Так и получилось, что Кеогх и девочка целый год прожили в одном из небольших городков на Юге, где располагалась хлопкопрядильная фабрика. Кеогх работал в магазине компании. Девочка — на мельнице — двенадцатилетние девчушки работали в те времена на хлопкопрядильнях Юга. Она работала в утреннюю смену и половину вечерней, посещая днем школу в течение трех часов. До десяти часов вечера, по субботам, они смотрели на танцы с боковых скамеек. По воскресеньям посещали баптистскую церковь. Пока они там жили, их фамилией была Хэррис. Кеогх обычно очень волновался, когда не видел ее, но однажды, когда она пересекала по узкому мостику циркуляционный отстойник для использованной воды — что-то вроде сверхбольшого колодца позади прядильни, мостик сломался и она упала в воду. Но еще до того, как она смогла набрать в грудь воздуха, чтобы закричать, откуда-то материализовался негр-истопник, в действительности — из угольного бункера — и прыгнул туда же, схватил и передал ее наверх мгновенно возникшей толпе.
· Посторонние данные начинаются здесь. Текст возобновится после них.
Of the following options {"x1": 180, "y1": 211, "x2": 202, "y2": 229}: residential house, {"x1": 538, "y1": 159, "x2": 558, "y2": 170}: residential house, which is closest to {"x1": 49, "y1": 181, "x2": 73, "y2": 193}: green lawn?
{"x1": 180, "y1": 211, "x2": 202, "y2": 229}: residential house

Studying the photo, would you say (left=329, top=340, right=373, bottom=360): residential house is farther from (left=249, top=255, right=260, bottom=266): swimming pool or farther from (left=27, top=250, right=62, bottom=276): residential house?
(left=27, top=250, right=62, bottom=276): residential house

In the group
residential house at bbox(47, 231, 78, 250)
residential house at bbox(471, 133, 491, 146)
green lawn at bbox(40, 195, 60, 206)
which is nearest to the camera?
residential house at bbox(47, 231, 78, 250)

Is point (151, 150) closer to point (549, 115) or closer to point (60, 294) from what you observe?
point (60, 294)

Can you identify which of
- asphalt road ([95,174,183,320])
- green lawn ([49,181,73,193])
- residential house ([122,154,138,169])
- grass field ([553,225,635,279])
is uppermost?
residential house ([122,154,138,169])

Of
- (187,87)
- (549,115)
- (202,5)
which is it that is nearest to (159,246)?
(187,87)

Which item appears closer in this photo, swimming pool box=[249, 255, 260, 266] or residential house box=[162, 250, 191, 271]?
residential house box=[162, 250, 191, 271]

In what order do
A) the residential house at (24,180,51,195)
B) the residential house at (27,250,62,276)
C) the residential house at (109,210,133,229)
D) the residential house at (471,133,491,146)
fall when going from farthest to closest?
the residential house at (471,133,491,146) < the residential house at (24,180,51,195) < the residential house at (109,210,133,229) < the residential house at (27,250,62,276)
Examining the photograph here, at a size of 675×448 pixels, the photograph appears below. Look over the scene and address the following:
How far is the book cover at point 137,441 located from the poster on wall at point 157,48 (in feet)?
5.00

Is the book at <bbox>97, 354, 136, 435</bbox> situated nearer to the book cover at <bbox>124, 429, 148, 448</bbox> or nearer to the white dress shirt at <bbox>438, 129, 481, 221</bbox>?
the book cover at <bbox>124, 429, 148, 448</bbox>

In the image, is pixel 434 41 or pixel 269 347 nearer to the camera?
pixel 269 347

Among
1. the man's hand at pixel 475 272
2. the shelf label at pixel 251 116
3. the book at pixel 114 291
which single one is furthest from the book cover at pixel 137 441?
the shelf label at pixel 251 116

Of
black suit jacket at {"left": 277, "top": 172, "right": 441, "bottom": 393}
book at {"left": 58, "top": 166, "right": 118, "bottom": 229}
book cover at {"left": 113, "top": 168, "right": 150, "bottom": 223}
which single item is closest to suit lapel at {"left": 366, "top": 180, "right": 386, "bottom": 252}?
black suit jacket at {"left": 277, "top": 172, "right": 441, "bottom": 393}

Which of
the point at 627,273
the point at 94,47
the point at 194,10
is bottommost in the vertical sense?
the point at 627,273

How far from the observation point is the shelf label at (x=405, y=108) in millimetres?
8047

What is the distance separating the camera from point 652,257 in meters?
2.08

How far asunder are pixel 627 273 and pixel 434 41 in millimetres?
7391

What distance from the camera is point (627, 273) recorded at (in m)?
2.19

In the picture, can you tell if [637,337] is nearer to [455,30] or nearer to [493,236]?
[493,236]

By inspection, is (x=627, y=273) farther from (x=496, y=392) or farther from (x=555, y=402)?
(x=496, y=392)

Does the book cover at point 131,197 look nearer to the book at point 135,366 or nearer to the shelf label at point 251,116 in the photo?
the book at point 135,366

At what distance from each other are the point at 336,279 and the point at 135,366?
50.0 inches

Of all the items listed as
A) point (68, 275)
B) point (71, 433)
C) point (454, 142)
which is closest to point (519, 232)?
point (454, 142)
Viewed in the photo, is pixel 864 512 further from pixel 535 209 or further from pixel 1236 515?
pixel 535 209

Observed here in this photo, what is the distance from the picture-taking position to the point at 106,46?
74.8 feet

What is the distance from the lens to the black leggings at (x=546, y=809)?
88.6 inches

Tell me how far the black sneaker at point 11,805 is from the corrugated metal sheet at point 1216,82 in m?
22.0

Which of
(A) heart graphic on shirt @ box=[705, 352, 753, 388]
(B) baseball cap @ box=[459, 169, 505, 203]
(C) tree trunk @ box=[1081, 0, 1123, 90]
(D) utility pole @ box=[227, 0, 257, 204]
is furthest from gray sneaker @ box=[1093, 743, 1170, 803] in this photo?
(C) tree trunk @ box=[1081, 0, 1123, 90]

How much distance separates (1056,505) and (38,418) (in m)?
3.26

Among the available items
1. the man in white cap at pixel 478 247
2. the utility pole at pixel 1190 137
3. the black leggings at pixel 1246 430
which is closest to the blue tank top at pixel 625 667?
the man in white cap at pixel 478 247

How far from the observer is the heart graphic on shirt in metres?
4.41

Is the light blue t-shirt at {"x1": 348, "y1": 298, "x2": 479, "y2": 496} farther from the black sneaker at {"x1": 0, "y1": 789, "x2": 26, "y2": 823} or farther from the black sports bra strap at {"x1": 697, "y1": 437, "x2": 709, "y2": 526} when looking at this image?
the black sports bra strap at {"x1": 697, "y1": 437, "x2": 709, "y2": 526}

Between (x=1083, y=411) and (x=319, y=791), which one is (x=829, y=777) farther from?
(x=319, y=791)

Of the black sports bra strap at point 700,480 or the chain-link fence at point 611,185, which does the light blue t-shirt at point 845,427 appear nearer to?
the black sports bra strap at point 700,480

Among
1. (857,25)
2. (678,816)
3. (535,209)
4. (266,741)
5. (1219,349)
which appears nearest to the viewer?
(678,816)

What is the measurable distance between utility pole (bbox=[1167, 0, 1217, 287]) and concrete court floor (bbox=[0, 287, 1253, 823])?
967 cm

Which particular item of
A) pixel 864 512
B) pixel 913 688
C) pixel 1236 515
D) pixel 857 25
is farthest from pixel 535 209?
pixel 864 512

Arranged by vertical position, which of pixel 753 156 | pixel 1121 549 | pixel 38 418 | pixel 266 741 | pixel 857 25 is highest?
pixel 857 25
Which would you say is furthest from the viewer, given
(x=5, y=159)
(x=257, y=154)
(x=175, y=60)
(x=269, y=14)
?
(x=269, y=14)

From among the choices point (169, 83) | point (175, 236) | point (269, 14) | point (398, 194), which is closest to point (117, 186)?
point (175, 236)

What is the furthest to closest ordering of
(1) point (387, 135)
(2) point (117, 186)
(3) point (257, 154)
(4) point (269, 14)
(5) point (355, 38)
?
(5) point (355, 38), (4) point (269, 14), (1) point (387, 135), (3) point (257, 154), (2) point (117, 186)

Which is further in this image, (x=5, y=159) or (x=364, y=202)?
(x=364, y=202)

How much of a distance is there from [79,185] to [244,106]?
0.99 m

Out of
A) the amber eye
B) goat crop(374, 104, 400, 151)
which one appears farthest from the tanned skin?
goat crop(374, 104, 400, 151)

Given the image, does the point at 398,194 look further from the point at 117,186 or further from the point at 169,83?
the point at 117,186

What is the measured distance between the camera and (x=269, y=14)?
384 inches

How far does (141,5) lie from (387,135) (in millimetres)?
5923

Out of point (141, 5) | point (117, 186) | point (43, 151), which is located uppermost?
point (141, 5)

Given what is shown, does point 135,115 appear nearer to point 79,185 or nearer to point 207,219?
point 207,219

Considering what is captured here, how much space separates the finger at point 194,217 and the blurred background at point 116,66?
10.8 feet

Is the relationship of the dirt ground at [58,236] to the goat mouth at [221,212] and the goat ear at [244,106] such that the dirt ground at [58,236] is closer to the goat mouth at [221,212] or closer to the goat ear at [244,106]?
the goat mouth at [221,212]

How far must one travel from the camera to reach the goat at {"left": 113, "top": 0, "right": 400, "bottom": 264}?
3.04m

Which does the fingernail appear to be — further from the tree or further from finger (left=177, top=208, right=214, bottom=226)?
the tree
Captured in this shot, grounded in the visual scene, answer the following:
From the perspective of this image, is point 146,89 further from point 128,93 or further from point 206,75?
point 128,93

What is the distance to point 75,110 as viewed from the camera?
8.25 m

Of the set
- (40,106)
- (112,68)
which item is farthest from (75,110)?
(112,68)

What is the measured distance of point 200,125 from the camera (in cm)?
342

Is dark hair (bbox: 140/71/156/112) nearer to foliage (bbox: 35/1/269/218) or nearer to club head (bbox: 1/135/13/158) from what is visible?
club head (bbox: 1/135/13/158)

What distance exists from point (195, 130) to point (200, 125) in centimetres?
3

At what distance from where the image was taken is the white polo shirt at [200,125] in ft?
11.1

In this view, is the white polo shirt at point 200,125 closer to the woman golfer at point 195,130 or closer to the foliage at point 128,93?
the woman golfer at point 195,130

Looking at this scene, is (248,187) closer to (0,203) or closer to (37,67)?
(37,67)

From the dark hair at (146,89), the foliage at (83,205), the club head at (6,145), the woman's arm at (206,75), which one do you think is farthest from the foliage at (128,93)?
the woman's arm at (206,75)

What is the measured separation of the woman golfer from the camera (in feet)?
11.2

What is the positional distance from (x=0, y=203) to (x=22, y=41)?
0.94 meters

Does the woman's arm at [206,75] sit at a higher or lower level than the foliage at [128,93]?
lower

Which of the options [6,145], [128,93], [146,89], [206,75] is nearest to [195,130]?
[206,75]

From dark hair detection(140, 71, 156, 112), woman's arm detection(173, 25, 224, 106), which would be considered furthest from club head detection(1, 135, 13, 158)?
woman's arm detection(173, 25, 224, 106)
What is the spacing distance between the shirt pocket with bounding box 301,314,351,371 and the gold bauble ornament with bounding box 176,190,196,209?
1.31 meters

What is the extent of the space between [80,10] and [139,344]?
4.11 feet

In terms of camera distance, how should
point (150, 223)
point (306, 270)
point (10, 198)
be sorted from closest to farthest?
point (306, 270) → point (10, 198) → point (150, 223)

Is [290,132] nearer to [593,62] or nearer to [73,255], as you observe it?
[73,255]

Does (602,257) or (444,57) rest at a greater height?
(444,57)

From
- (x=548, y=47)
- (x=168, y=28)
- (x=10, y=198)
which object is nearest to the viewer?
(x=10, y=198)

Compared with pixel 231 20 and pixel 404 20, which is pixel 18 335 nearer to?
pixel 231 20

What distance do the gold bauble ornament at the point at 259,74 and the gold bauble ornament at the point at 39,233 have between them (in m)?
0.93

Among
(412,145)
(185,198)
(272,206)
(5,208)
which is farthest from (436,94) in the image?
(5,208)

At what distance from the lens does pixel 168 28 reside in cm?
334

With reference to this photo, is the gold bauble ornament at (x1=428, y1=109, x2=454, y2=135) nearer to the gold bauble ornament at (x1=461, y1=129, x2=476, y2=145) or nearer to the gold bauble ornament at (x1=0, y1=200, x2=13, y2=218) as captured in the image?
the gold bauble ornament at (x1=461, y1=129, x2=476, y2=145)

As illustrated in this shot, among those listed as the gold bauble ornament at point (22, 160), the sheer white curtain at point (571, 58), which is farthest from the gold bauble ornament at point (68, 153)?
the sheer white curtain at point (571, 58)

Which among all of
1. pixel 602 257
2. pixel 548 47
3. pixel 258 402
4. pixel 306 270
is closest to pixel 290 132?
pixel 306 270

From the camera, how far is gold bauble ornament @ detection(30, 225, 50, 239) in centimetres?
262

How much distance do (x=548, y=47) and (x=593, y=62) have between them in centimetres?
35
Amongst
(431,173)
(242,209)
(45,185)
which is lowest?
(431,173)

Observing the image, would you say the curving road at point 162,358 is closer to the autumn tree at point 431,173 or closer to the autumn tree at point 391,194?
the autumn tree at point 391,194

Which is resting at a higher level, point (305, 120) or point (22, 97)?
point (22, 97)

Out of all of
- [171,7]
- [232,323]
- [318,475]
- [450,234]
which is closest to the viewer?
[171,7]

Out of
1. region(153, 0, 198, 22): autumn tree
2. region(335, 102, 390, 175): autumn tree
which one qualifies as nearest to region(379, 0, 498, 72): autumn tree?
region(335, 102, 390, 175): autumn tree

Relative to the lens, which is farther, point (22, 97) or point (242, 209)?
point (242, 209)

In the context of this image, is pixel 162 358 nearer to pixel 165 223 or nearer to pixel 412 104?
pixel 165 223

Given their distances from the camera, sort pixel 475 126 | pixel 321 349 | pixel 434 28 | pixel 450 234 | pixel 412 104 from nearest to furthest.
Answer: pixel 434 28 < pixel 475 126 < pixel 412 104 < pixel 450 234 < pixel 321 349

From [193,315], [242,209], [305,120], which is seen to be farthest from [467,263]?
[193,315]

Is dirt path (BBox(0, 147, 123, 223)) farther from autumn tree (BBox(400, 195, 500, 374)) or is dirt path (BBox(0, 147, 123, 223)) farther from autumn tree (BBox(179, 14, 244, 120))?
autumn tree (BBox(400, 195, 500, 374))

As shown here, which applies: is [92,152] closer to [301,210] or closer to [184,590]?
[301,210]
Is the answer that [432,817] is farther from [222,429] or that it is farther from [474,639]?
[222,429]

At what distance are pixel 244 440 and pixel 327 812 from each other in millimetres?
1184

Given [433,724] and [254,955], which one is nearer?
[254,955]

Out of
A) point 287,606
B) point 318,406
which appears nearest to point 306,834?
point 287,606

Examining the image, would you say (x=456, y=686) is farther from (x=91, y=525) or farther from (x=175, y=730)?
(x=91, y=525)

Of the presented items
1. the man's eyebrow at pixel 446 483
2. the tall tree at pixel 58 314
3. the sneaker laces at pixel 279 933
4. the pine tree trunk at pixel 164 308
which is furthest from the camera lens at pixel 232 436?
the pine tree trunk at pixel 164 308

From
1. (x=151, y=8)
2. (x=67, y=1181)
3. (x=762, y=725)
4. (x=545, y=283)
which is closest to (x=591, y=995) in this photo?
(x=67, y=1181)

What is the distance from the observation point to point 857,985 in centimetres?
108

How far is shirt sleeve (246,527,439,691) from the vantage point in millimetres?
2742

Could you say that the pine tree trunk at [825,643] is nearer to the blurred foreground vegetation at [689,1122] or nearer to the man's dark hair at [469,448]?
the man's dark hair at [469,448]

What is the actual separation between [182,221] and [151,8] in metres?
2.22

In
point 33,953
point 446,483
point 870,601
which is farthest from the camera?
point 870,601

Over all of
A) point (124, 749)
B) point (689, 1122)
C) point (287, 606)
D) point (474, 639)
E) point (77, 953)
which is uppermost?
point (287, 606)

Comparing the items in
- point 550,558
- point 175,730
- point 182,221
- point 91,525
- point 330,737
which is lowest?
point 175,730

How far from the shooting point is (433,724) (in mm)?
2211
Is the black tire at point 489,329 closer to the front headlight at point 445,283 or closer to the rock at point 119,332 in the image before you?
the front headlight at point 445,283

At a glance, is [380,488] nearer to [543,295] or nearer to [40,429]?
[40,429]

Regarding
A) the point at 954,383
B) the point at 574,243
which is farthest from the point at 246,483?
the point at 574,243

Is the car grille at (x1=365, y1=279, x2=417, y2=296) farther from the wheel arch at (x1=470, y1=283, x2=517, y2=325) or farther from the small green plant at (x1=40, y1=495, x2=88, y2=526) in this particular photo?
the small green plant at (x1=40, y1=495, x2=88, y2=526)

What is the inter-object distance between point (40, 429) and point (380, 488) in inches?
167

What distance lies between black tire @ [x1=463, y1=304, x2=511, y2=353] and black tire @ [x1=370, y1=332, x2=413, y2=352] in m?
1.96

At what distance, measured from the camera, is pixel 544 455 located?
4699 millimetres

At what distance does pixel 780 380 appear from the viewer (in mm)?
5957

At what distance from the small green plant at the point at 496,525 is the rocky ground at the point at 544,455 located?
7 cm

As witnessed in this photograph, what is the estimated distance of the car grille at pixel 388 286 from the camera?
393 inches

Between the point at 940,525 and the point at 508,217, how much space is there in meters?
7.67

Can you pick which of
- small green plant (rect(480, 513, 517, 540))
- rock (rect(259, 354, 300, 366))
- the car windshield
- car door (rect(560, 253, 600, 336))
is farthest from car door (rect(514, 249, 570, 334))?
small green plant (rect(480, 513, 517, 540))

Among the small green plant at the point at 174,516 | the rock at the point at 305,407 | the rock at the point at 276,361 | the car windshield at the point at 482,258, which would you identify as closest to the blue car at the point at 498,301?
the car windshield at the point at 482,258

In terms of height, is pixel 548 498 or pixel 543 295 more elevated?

Кеогх примчался сломя голову из магазина, в тот момент, когда кочегара уже вытаскивали, и, убедившись что с девочкой все в порядке, склонился над мужчиной, чья нога была сломана.
— Я — мистер Хэррис, ее отец. Вы получите за это вознаграждение. Как вас зовут?
Мужчина поманил его поближе, и когда Кеогх нагнулся, несмотря на боль, усмехнулся и подмигнул.
— Вы не должны мне ни цента, мистер Кеогх, — пробормотал он. Позже Кеогх мог бы разгневаться при подобном признании, и немедленно бы уволил человека: в этот же первый раз он наполнился удивлением и облегчением. Помимо всего прочего, ему теперь стало легче, когда он понял, что ребенок окружен работниками Уайка, работающими на земле Уайка, на фабрике Уайка, платившими Уайку за свои дома.